__WRITTEN EXERCISE__
Repeat the items below word for word, starting at the line containing "How far is the plant" and ending after the line containing "1151 inches". Copy only those lines.

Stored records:

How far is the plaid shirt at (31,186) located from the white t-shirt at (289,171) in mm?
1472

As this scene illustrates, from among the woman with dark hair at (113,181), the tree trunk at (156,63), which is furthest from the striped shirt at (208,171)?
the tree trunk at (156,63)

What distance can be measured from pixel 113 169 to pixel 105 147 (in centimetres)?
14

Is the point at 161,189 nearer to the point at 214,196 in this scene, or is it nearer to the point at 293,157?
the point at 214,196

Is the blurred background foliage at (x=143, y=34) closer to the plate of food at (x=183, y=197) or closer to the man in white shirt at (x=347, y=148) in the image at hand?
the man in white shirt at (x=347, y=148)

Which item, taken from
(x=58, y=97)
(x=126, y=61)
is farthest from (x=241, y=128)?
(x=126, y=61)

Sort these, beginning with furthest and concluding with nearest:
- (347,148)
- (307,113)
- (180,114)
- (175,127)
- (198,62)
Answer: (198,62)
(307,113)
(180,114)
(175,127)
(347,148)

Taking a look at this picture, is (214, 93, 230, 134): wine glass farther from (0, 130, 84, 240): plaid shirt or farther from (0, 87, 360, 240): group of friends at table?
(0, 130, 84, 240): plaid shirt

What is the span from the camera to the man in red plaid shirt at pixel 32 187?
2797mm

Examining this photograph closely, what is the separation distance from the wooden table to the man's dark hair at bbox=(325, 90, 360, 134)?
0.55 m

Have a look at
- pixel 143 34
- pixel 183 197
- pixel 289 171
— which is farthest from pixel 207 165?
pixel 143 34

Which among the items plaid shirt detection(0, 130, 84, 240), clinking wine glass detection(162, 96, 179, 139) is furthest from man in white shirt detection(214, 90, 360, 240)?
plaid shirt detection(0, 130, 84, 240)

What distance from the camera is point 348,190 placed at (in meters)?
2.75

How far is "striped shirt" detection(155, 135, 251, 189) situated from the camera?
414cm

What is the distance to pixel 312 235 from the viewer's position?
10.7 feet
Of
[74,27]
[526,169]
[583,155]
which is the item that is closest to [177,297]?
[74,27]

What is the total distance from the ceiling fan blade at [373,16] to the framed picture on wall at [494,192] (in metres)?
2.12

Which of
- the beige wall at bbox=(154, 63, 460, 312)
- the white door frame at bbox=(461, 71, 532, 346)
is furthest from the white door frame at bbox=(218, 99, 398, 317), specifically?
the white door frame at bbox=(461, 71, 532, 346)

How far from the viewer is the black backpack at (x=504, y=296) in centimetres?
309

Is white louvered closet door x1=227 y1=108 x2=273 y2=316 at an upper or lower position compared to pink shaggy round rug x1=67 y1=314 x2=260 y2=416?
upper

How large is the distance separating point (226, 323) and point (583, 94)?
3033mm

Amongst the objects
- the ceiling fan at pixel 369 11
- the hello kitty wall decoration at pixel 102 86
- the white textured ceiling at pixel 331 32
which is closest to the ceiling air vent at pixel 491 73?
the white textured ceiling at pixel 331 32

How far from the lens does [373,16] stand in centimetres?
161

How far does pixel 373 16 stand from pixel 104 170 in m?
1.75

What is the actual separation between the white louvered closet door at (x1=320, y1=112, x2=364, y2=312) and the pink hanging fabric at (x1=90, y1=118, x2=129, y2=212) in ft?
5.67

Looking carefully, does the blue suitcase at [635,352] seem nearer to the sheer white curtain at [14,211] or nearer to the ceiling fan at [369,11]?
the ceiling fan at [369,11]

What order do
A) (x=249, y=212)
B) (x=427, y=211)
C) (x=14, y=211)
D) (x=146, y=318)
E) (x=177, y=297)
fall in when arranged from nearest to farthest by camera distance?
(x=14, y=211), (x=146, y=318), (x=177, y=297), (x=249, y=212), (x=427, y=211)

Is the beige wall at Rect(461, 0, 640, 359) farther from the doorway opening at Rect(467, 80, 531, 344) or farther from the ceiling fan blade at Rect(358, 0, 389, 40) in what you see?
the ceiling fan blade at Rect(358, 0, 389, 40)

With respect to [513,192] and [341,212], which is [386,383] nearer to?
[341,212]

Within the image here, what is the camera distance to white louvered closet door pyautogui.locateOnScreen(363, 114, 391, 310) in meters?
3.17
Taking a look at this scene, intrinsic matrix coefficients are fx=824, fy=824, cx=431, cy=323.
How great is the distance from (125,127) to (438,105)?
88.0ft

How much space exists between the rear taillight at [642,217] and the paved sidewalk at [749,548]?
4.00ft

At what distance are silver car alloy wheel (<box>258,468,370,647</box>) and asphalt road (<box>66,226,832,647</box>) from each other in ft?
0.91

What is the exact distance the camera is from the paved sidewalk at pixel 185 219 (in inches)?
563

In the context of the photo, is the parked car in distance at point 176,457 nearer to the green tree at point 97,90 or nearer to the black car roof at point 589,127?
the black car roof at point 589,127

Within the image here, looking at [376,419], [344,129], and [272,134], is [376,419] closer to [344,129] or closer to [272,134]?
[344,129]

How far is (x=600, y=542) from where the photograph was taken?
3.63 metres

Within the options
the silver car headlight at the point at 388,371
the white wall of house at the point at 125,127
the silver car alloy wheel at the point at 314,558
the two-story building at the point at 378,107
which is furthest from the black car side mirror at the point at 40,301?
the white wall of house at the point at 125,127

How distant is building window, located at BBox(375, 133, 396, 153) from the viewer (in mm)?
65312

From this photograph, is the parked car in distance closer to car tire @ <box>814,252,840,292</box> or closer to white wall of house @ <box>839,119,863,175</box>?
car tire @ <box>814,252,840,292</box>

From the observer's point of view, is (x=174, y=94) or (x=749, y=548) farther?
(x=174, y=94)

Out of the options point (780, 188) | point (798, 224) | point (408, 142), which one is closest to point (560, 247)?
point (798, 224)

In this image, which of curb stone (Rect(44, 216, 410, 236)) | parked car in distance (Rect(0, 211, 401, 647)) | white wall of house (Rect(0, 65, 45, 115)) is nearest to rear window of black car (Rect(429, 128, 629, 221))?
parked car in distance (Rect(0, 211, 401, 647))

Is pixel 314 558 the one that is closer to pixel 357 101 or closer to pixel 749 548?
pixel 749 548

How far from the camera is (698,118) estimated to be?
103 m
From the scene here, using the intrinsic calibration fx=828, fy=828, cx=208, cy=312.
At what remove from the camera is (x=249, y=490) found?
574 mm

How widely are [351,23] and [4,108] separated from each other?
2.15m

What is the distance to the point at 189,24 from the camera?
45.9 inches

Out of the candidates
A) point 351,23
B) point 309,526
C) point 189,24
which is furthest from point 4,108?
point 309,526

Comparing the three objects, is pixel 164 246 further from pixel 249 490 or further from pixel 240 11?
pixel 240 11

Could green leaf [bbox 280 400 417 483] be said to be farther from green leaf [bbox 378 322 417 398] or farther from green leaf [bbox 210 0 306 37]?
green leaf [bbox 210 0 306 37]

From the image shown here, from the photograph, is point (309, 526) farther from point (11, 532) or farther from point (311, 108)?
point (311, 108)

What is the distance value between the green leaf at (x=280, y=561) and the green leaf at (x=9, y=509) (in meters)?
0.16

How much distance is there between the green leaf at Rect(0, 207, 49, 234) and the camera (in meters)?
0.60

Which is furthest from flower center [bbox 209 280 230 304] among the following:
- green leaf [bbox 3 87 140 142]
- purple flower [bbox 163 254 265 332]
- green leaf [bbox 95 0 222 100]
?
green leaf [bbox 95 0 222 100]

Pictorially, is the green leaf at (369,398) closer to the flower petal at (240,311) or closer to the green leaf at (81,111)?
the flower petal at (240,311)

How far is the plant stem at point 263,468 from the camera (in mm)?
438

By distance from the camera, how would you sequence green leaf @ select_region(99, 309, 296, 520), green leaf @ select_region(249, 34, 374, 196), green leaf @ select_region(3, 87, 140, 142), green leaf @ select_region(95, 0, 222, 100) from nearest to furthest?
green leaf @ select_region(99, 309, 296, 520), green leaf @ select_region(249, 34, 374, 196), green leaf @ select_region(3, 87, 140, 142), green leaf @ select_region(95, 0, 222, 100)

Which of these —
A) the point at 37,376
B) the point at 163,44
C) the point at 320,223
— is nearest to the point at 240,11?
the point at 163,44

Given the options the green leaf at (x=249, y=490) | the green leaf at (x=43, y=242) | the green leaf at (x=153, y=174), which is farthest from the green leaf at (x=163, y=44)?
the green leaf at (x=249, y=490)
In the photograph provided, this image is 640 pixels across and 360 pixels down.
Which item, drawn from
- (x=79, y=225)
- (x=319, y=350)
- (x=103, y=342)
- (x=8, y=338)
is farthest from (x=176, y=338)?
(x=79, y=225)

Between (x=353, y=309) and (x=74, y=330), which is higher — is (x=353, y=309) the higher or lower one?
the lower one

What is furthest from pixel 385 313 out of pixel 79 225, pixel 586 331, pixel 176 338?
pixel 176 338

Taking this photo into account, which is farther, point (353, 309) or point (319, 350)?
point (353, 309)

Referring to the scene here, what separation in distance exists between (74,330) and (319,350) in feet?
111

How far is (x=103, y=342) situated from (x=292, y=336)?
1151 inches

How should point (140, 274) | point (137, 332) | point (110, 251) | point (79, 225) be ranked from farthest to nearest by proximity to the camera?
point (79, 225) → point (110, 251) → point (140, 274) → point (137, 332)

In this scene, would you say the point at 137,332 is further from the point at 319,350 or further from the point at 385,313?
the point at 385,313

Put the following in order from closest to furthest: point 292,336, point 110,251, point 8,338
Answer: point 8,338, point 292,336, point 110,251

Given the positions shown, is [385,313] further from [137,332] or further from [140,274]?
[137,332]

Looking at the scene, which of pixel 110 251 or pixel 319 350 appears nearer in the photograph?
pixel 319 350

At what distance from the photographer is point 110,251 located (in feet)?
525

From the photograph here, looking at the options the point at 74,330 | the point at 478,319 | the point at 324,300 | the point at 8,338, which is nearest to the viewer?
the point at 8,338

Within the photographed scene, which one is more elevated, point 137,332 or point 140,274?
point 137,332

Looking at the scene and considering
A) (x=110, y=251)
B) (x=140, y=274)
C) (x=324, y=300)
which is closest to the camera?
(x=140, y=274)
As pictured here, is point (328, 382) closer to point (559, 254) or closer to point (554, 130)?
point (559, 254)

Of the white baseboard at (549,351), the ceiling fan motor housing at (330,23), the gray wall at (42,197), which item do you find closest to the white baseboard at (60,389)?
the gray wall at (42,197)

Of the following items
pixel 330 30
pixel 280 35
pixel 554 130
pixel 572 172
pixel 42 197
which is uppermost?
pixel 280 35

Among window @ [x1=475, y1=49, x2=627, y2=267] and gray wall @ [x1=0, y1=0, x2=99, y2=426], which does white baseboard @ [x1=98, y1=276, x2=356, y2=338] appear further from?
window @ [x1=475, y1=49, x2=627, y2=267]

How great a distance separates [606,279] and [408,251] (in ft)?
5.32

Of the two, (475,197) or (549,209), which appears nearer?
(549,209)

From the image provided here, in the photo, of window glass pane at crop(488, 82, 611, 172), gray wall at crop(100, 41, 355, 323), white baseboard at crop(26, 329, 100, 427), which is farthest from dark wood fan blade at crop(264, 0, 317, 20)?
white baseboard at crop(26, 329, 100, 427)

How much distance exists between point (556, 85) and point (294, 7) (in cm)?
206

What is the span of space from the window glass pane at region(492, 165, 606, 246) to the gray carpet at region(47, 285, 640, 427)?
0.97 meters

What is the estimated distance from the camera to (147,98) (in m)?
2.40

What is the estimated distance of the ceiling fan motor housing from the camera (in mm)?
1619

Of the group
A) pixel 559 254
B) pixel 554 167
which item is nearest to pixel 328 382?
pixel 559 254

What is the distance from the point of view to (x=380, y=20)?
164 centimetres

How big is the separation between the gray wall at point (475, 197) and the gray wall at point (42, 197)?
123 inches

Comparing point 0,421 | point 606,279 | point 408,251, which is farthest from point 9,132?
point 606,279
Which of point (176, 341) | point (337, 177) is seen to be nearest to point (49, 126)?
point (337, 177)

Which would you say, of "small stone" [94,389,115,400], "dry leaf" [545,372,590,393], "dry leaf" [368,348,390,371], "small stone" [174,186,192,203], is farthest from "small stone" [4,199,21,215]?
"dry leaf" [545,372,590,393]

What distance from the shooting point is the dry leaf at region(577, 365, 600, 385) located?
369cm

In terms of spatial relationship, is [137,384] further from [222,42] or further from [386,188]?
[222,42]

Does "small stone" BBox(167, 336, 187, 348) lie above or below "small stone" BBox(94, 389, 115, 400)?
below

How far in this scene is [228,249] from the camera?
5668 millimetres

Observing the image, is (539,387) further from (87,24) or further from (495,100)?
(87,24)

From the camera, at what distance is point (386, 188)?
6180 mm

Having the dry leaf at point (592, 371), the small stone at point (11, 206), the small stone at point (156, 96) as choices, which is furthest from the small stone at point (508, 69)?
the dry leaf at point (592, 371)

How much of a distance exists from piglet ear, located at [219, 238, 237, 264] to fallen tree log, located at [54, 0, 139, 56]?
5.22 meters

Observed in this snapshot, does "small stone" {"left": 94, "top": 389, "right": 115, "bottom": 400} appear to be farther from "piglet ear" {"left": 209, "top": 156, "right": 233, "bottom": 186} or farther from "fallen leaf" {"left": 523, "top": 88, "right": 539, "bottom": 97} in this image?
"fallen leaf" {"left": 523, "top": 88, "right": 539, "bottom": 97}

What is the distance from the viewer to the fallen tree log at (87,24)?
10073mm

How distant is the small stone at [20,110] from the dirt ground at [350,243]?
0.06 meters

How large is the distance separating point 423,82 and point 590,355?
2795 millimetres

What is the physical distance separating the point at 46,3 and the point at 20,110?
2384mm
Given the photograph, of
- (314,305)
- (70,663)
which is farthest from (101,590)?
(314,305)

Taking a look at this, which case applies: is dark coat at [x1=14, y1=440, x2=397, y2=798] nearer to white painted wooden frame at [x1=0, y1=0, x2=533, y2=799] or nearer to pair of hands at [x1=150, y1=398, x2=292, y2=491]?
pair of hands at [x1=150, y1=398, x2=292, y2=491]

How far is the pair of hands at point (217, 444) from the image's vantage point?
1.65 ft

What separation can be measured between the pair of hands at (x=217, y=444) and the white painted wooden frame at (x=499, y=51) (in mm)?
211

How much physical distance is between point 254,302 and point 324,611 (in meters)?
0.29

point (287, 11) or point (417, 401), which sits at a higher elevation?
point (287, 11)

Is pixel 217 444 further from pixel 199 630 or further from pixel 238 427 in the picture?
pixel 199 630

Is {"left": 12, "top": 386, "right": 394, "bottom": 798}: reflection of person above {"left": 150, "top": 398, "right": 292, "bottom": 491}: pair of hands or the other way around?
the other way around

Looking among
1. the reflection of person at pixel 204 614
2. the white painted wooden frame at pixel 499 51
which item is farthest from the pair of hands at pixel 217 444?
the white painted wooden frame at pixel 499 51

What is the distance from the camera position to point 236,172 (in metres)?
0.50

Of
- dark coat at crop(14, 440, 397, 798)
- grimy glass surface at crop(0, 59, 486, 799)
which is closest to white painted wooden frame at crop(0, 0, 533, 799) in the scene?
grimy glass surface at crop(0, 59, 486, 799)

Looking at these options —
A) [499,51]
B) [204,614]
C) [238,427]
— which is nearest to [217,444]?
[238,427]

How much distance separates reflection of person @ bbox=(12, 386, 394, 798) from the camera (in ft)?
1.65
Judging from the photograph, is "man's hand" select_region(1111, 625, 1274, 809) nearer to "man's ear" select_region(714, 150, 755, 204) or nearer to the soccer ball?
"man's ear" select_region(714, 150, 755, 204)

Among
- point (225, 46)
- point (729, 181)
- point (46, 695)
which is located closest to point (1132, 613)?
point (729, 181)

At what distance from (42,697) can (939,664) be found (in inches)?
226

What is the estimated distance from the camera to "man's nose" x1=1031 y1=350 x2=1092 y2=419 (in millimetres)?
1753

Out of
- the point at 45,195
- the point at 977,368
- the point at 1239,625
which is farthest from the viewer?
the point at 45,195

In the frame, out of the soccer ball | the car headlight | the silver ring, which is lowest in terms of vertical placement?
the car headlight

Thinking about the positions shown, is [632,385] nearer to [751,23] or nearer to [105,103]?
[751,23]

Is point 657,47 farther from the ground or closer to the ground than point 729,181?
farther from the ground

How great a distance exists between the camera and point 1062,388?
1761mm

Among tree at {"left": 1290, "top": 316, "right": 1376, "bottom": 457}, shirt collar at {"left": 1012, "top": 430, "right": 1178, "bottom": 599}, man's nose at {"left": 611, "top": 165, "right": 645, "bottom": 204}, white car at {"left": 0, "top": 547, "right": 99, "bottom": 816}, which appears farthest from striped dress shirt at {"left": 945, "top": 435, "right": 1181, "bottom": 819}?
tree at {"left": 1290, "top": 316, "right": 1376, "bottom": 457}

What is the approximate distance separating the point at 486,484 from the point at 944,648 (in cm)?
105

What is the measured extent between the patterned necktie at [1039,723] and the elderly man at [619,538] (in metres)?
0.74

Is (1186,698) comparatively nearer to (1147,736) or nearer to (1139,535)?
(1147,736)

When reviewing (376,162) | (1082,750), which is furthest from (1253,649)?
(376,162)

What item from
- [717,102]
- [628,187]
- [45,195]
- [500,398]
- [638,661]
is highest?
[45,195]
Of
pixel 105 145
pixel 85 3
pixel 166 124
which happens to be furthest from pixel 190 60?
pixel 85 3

__WRITTEN ANSWER__
How far is the plant stem at point 263,468 from the camera (in mm)?
438

By distance from the camera, how would you sequence green leaf @ select_region(99, 309, 296, 520), green leaf @ select_region(249, 34, 374, 196), green leaf @ select_region(3, 87, 140, 142), green leaf @ select_region(95, 0, 222, 100) from nearest to furthest?
green leaf @ select_region(99, 309, 296, 520), green leaf @ select_region(249, 34, 374, 196), green leaf @ select_region(3, 87, 140, 142), green leaf @ select_region(95, 0, 222, 100)

Which of these —
A) the point at 37,376
B) the point at 163,44
C) the point at 320,223
— is nearest to the point at 240,11?
the point at 163,44

Given the options the green leaf at (x=249, y=490) | the green leaf at (x=43, y=242) | the green leaf at (x=153, y=174), which is farthest from the green leaf at (x=163, y=44)?
the green leaf at (x=249, y=490)
In the photograph provided, this image is 640 pixels across and 360 pixels down.
Which item, drawn from
- (x=79, y=225)
- (x=319, y=350)
- (x=103, y=342)
- (x=8, y=338)
is farthest from (x=176, y=338)?
(x=79, y=225)

Between (x=353, y=309) and (x=74, y=330), which is higher — is (x=353, y=309) the higher or lower one?
the lower one

What is furthest from pixel 385 313 out of pixel 79 225, pixel 586 331, pixel 176 338?
pixel 176 338

Taking this photo into account, which is farther, point (353, 309) or point (319, 350)?
point (353, 309)

Referring to the scene here, what separation in distance exists between (74,330) and (319,350) in feet?
111

How far is (x=103, y=342) situated from (x=292, y=336)?
1151 inches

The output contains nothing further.